◆ Document excerpt:
********

Predict: The Next Generation Console Tech

Status
Not open for further replies.
For the memory it was said that the 12GB was for the dev kit with 8GB being the final.

That certainly makes for interesting DRAM configuration possibilities (GDDR5+DDR3 or all DDR3) when you think about it as they would need to maintain bus size between the two configurations ( I think). i.e. we could try to narrow it down.

(GDDR5 mixed in would make it rather bizarre or highly unlikely)
 
That certainly makes for interesting DRAM configuration possibilities (GDDR5+DDR3/4 or all DDR3/4) when you think about it as they would need to maintain bus size between the two configurations ( I think). i.e. we could try to narrow it down.

(GDDR5 mixed in would make it rather bizarre or highly unlikely)

I know I've speculated on both DDRx/GDDR5 split (like a PC) and all DDRx w/eDRAM. And with your other post reminding me of those costs, it makes me wonder if it's actually better/cheaper to do the latter as the former with a 6/2 split would be approx. $80-$95 going strictly by those numbers.

********

◆ Task A: Rewrite the console memory thread from "I know I've" up to and including "by those numbers.", replacing "speculated" with "wondered".
◆ Task B: Add a continuation to the next-generation console tech thread, starting after its final post.

◆ Source material:
********

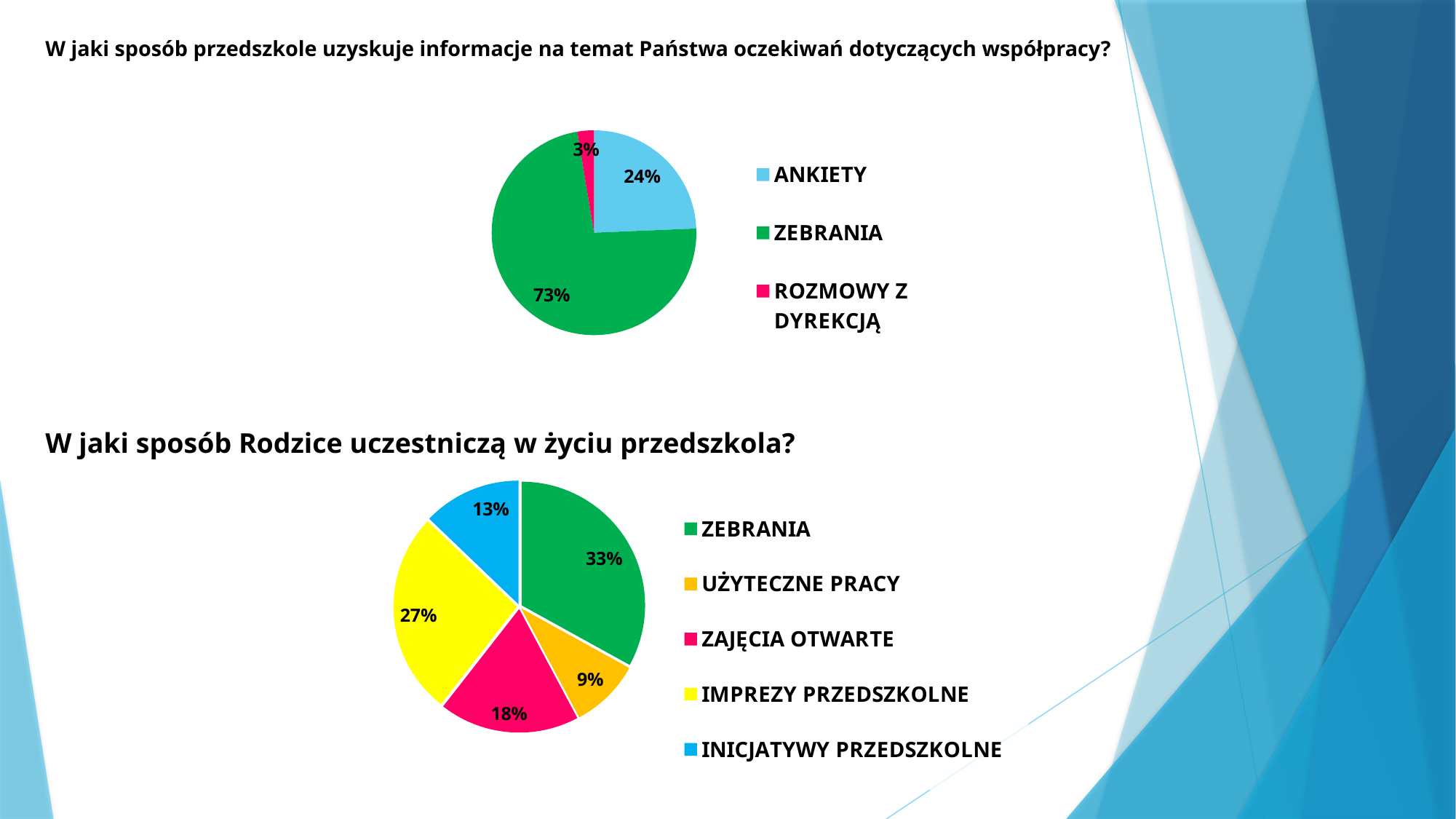
In the bottom pie chart, what share is labelled for IMPREZY PRZEDSZKOLNE? 27% In the bottom pie chart, which category has the largest slice? ZEBRANIA What type of chart is the bottom chart? Pie chart In the top pie chart, what share is labelled for ROZMOWY Z DYREKCJĄ? 3% In the bottom pie chart, what share is labelled for UŻYTECZNE PRACY? 9% In the top pie chart, how many slices are there? 3 In the top pie chart, which category has the smallest slice? ROZMOWY Z DYREKCJĄ In the bottom pie chart, how many categories does the legend list? 5 In the bottom pie chart, which is larger: INICJATYWY PRZEDSZKOLNE or ZAJĘCIA OTWARTE? ZAJĘCIA OTWARTE In the top pie chart, what share is labelled for ANKIETY? 24% In the bottom pie chart, what is the difference between the ZEBRANIA and ZAJĘCIA OTWARTE shares? 15% In the top pie chart, what share is labelled for ZEBRANIA? 73%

********

◆ Task result A:
I know I've wondered on both DDRx/GDDR5 split (like a PC) and all DDRx w/eDRAM. And with your other post reminding me of those costs, it makes me wonder if it's actually better/cheaper to do the latter as the former with a 6/2 split would be approx. $80-$95 going strictly by those numbers.

◆ Task result B:
 
Well, when I mention the configuration possibilities, I mean the actual number of chips because there are implications to the bus size as the latter needs to be identical between retail and devkit for obvious reasons i.e. the processors.


not-enough-sleep stuff
e.g. GDDR5 DRAMs have x16/x32 I/O configs, DDR3 can have x4/x8/x16, and it seems that 8Gbit DRAMs are only x4/x8 at the moment (Micron).


So for an all-DDR3 config (for example):

8GB = 16x4Gbit chips configured as x16 -> 16x16 = 256-bit bus, 16 chips
12GB = 16x4Gbit, x8 config + 8x4Gbit, x16 -> 16x8 + 8x16 = 256-bit bus, 24 chips

Another config might be:

8GB = 16x4Gbit, x8 -> 128-bit bus, 16 chips
12GB = 8x4Gbit, x8 + 8x8Gbit,x8 -> 128-bit bus, 16 chips

Anyways, whether or not they're likely for manufacturing/assembly purposes is the next thing. :p

Things get really messy with GDDR5 mixed in.
 
Last edited by a moderator:
I just can't believe they would go separate pools after all the praise xb360's unified pool got, even though it would limit the possible max amount of memory quite a bit lower
 
Do you have a link to these posts & are they recent?

& the way I read the older spec sheet the specs wasn't 10X the PS3 but had a CPU that was 10X the PPU in the PS3 & had a GPU 10X the RSX leaving out the SPEs but said that the final specs would be 10X The PS3 like there is going to be something more to make up for the SPEs.

http://www.elotrolado.net/hilo_hilo...consola-de-nintendo_1603838_s8560#p1729055019

First post:

"I would only say right now I´m (shock icon)"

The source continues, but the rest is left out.